Le capitalisme responsable n’existe pas
Les multinationales cotées sont prisonnières de leur cours de Bourse et des marchés financiers.
dans l’hebdo N° 1647 Acheter ce numéro
Les conflits dans le monde du « big business » sont riches d’enseignements. Le 15 mars, le conseil d’administration de Danone, la multinationale géante de l’agroalimentaire, a débarqué Emmanuel Faber, son PDG médiatique. La raison ? Le cours en Bourse de Danone a chuté de 30 % en un an. Inacceptable pour les actionnaires et les fonds d’investissement !
On peut tirer trois leçons de cet épisode. La première est que l’intérêt des actionnaires est par nature opposé à celui des salariés dans le cadre du capitalisme boursier. Avant de chuter, le cours de l’action de Danone avait augmenté de 46 % en dix ans. Donc, au total, les actionnaires n’ont pas été perdants sur le long terme. En fait, les grands perdants sont les salariés auxquels les dirigeants de Danone ont imposé plusieurs plans de restructuration, avec des baisses des salaires et des effectifs. Muriel Pénicaud, alors directrice des ressources humaines de Danone, nommée en 2017 ministre du Travail par Emmanuel Macron, avait orchestré cette politique entre 2008 et 2014. Le journal L’Humanité avait révélé qu’elle avait perçu une rémunération nette de 4,75 millions d’euros pour services rendus à l’entreprise.
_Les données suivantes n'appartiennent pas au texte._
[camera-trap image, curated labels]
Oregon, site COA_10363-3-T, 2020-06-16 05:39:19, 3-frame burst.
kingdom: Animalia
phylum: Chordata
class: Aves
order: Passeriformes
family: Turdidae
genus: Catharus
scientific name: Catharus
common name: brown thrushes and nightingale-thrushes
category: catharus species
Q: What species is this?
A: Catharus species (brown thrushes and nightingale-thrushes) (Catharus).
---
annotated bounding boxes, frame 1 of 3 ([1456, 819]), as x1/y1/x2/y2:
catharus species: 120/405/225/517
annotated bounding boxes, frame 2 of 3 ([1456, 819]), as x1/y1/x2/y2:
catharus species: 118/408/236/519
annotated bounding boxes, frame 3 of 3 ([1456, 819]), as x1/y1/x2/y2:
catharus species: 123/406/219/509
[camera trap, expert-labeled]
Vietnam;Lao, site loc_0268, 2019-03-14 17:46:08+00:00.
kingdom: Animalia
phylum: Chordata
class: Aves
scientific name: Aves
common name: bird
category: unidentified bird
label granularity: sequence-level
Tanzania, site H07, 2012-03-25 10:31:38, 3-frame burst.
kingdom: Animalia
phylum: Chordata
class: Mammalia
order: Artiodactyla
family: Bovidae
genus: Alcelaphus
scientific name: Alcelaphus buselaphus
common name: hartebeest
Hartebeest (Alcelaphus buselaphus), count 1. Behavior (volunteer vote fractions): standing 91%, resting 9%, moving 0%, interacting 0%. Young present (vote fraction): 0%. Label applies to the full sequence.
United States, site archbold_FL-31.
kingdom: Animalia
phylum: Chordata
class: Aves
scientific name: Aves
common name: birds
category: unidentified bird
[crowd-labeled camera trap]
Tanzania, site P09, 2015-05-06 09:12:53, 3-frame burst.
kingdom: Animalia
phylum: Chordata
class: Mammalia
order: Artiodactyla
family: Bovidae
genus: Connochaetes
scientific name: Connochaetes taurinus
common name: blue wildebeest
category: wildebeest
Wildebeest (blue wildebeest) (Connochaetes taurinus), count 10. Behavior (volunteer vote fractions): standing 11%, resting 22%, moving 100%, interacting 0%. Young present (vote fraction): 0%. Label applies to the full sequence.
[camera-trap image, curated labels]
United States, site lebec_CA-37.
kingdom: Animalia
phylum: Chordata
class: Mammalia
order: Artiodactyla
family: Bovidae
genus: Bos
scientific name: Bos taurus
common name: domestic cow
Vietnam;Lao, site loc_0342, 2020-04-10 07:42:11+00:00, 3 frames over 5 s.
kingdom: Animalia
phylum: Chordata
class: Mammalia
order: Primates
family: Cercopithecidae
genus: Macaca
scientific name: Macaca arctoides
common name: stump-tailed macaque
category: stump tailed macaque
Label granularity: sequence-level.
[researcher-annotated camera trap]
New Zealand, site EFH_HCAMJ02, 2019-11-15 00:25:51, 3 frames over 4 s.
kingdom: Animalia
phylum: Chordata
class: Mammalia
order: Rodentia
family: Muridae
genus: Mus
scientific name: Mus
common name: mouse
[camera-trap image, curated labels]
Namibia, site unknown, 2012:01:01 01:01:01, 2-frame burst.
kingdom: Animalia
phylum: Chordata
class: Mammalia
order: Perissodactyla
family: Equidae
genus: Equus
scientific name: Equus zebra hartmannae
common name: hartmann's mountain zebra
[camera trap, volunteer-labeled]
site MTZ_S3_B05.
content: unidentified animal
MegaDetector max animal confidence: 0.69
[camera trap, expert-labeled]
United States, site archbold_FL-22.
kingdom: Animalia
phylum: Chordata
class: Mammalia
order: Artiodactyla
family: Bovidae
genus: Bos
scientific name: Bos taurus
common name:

La purge chez Danone se poursuit actuellement pour faire remonter le cours des actions : un plan d’économies de 1 milliard d’euros vient d’être lancé avec 2 000 suppressions de postes d’ici à 2023.
La deuxième leçon est que le capitalisme « responsable » est une dangereuse illusion. Danone se présente comme un champion de ce capitalisme dit responsable. Antoine Riboud, le fondateur du groupe, se réclamait du « capitalisme social » avec l’ambition de « nourrir le plus de gens possible dans le monde »… Quant à Emmanuel Faber, il a fait de Danone la première « société à mission ». Défini par la loi Pacte (plan d’action pour la croissance et la transformation des entreprises) votée en 2019 sous l’impulsion de Macron, ce statut prétend donner aux entreprises la possibilité de se fixer conjointement des objectifs de rentabilité et une finalité d’ordre social et environnemental. Qui a été choisi pour remplacer le PDG déchu ? Gilles Schnepp, ancien président de l’électricien Legrand, au profil purement financier, sans compétence dans le domaine agroalimentaire, mais qui a le mérite d’avoir œuvré pour quadrupler le cours en Bourse de son entreprise de 2005 à 2020. Son mandat : faire monter le cours de l’action de Danone. La vérité est ainsi que, société à mission ou pas, Danone est, comme toutes les multinationales cotées, prisonnière de son cours de Bourse et des marchés financiers. L’annonce du récent plan de restructuration est un signal envoyé aux actionnaires.
La troisième leçon de l’« affaire Danone » est qu’il existe des alternatives permettant d’échapper à la logique du capitalisme financier qui ne sont pas du goût de la plupart des responsables économiques et politiques : c’est en particulier le cas des coopératives, qui n’obéissent pas à la logique actionnariale, ainsi que des entreprises publiques, telles que les banques publiques de développement, mandatées par l’État pour atteindre des objectifs d’intérêt général.
Par Dominique Plihon Membre du conseil scientifique d’Attac.